───── Input records ─────
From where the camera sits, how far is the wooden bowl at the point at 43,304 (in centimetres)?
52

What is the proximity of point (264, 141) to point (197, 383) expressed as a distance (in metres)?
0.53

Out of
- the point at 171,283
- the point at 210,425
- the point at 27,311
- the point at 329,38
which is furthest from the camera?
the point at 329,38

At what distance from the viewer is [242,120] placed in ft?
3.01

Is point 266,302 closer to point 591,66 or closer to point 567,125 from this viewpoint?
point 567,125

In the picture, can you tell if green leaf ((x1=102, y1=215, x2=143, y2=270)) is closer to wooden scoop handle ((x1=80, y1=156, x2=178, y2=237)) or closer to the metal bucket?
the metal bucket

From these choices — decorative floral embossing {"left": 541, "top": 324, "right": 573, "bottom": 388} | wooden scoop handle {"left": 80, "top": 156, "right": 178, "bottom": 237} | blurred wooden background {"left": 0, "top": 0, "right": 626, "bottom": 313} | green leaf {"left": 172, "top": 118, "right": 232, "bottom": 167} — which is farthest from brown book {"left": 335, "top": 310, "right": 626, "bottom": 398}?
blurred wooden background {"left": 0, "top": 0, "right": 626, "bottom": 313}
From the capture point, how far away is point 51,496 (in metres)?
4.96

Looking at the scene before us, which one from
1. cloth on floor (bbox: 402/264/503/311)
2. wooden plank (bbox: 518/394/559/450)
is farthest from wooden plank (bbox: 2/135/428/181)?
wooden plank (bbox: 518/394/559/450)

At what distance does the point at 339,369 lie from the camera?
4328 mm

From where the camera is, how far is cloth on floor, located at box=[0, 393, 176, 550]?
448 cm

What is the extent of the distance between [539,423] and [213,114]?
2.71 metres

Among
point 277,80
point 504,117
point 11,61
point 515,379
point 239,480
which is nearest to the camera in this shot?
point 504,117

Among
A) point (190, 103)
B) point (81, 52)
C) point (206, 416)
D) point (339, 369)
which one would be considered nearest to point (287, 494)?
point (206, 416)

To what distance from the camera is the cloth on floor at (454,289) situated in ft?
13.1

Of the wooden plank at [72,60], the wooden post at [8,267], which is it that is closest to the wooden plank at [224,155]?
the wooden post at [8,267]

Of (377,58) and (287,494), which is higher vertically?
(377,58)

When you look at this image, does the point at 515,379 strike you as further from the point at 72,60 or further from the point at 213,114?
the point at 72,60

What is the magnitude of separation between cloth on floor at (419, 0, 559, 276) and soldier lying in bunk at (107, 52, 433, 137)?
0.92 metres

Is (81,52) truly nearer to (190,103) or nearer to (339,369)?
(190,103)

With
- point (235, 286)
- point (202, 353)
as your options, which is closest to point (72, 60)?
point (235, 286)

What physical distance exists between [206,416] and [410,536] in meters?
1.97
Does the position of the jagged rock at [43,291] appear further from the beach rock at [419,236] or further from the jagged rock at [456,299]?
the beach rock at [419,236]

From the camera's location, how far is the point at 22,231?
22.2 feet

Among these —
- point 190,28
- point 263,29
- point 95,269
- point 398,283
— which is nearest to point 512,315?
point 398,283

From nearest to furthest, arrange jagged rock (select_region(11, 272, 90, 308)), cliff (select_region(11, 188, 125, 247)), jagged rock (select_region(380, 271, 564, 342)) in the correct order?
─────
# Prompt:
Print only the lines from the one with "To what distance" to the end of the records, both included.

# Answer in full:
To what distance from the camera is the cloth on floor at (454,289) situated in ft?
13.1

Of the wooden plank at [72,60], the wooden post at [8,267], which is it that is closest to the wooden plank at [224,155]?
the wooden post at [8,267]

Of (377,58) and (287,494), which is higher vertically?
(377,58)

When you look at this image, does the point at 515,379 strike you as further from the point at 72,60 or further from the point at 213,114?
the point at 72,60

What is the magnitude of separation between cloth on floor at (419, 0, 559, 276) and soldier lying in bunk at (107, 52, 433, 137)?
0.92 metres

Is (81,52) truly nearer to (190,103) or nearer to (339,369)?
(190,103)

With
- point (235, 286)
- point (202, 353)
as your options, which is closest to point (72, 60)?
point (235, 286)

What physical distance exists between [206,416] and [410,536] in meters?
1.97
Does the position of the jagged rock at [43,291] appear further from the beach rock at [419,236] or further from the jagged rock at [456,299]?
the beach rock at [419,236]

From the camera's location, how far is the point at 22,231?
22.2 feet

Among these —
- point 190,28
- point 263,29
- point 95,269
- point 398,283
— which is nearest to point 512,315?
point 398,283

From nearest to furthest, arrange jagged rock (select_region(11, 272, 90, 308)), cliff (select_region(11, 188, 125, 247)), jagged rock (select_region(380, 271, 564, 342)) in the correct order?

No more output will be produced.